● **TEXT UNDER STUDY**:
•••••
2011-05-24 19:53:40

by Fabio Erculiani

[permalink] [raw]
Subject: [PATCH] fbmem: fix race condition between register_framebuffer() and fb_open()

register_framebuffer() acquires registration_lock, then calls
do_register_framebuffer() which calls fb_notifier_call_chain()
which calls fb_open() which calls get_fb_info() which tries
(at last) to acquire registration_lock again.
This is a workaround.

Signed-off-by: Fabio Erculiani <[email protected]>
---
drivers/video/fbmem.c | 13 ++++++++++++-
1 files changed, 12 insertions(+), 1 deletions(-)

diff --git a/drivers/video/fbmem.c b/drivers/video/fbmem.c
index 5aac00e..b9831a0 100644
--- a/drivers/video/fbmem.c
+++ b/drivers/video/fbmem.c
@@ -1628,6 +1628,11 @@ static int do_register_framebuffer(struct fb_info *fb_info)
event.info = fb_info;
if (!lock_fb_info(fb_info))
return -ENODEV;
+
+ /* FIXME: unlock registration mutex before registration
+ * notification is sent, in order to avoid deadlock.
+ */
+ mutex_unlock(&registration_lock);
fb_notifier_call_chain(FB_EVENT_FB_REGISTERED, &event);
unlock_fb_info(fb_info);
return 0;
@@ -1692,7 +1697,13 @@ register_framebuffer(struct fb_info *fb_info)

mutex_lock(&registration_lock);
ret = do_register_framebuffer(fb_info);
- mutex_unlock(&registration_lock);
+ if (ret != 0)
+ /*
+ * FIXME: mutex is unlocked only if ret == 0.
+ * This is the second part of the workaround
+ * that prevents deadlocking.
+ */
+ mutex_unlock(&registration_lock);

return ret;
}
--
1.7.5.rc1


2011-05-24 20:46:05

by Bruno Prémont

[permalink] [raw]
Subject: Re: [PATCH] fbmem: fix race condition between register_framebuffer() and fb_open()

On Tue, 24 May 2011 Fabio Erculiani <[email protected]> wrote:
> register_framebuffer() acquires registration_lock, then calls
> do_register_framebuffer() which calls fb_notifier_call_chain()
> which calls fb_open() which calls get_fb_info() which tries
> (at last) to acquire registration_lock again.
> This is a workaround.

What calls fb_open() instead of just calling fb_info->fbops->fb_open
when it is set?
•••••
● **RECORDED INFORMATION**:
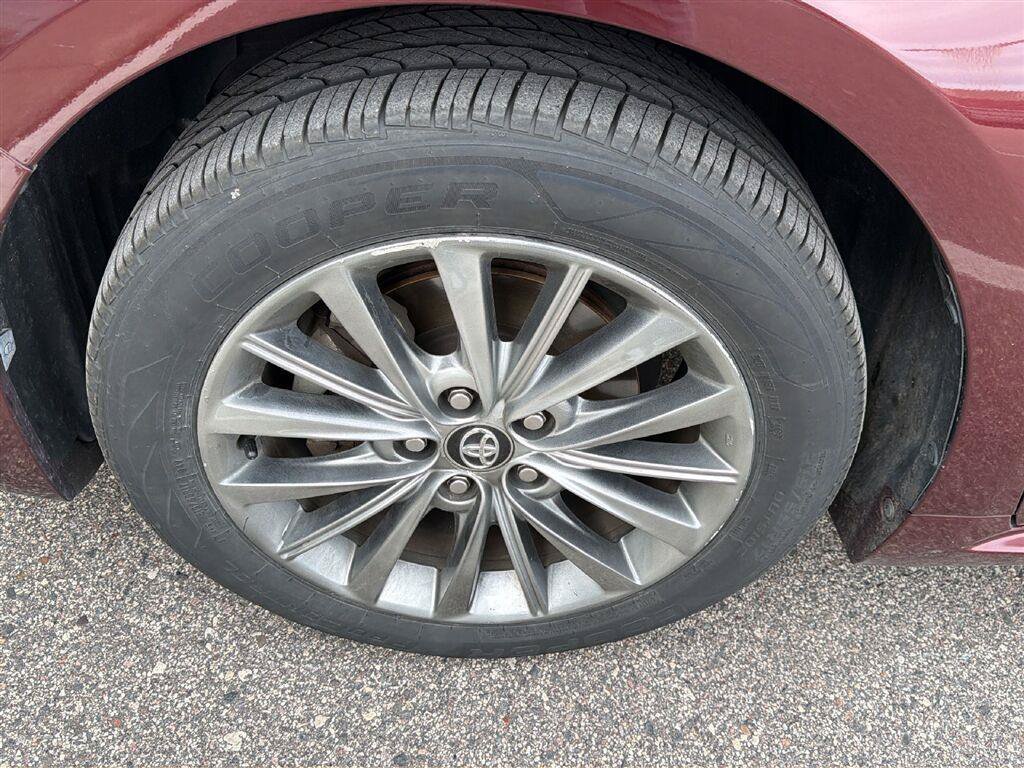 Used 2016 Toyota Avalon Limited w/ Toyota Safety Sense Package FWD image 28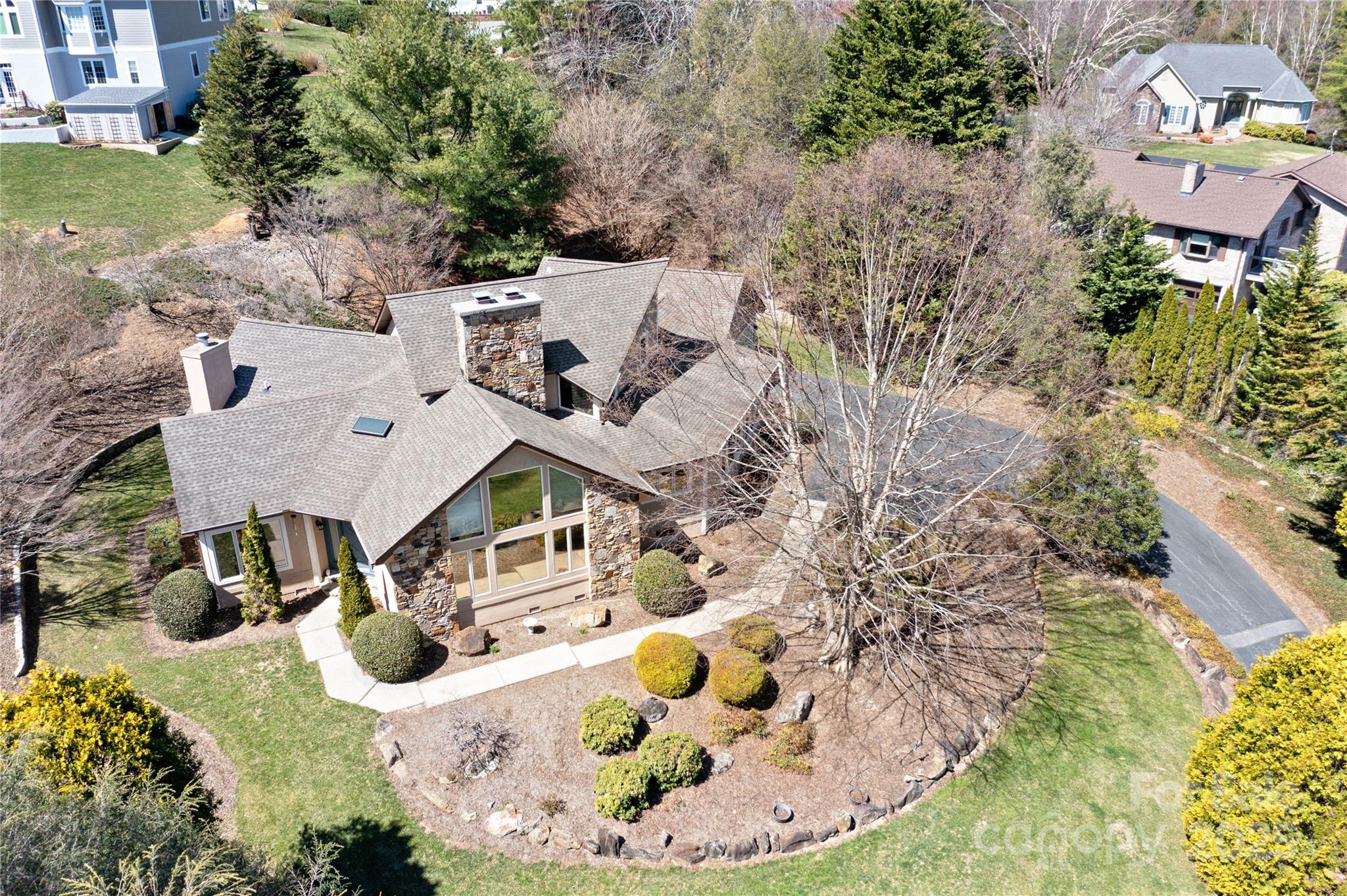 3001 Hickory Nut Trail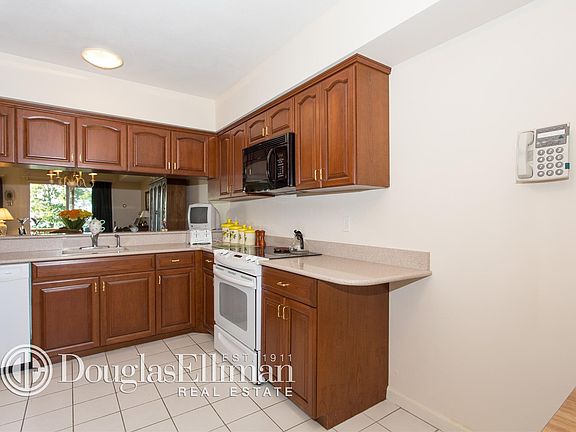 5th image of 311 Fox Hill Dr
•••••
● **INSTRUCTION**:
Answer these questions about the framebuffer patch thread:
1. Which file does the patch modify?
2. How many insertions and deletions does the patch summary report?
3. Who replied to the patch?

● **THE COMPLETED TASK**:
1. drivers/video/fbmem.c
2. 12 insertions and 1 deletion
3. Bruno Prémont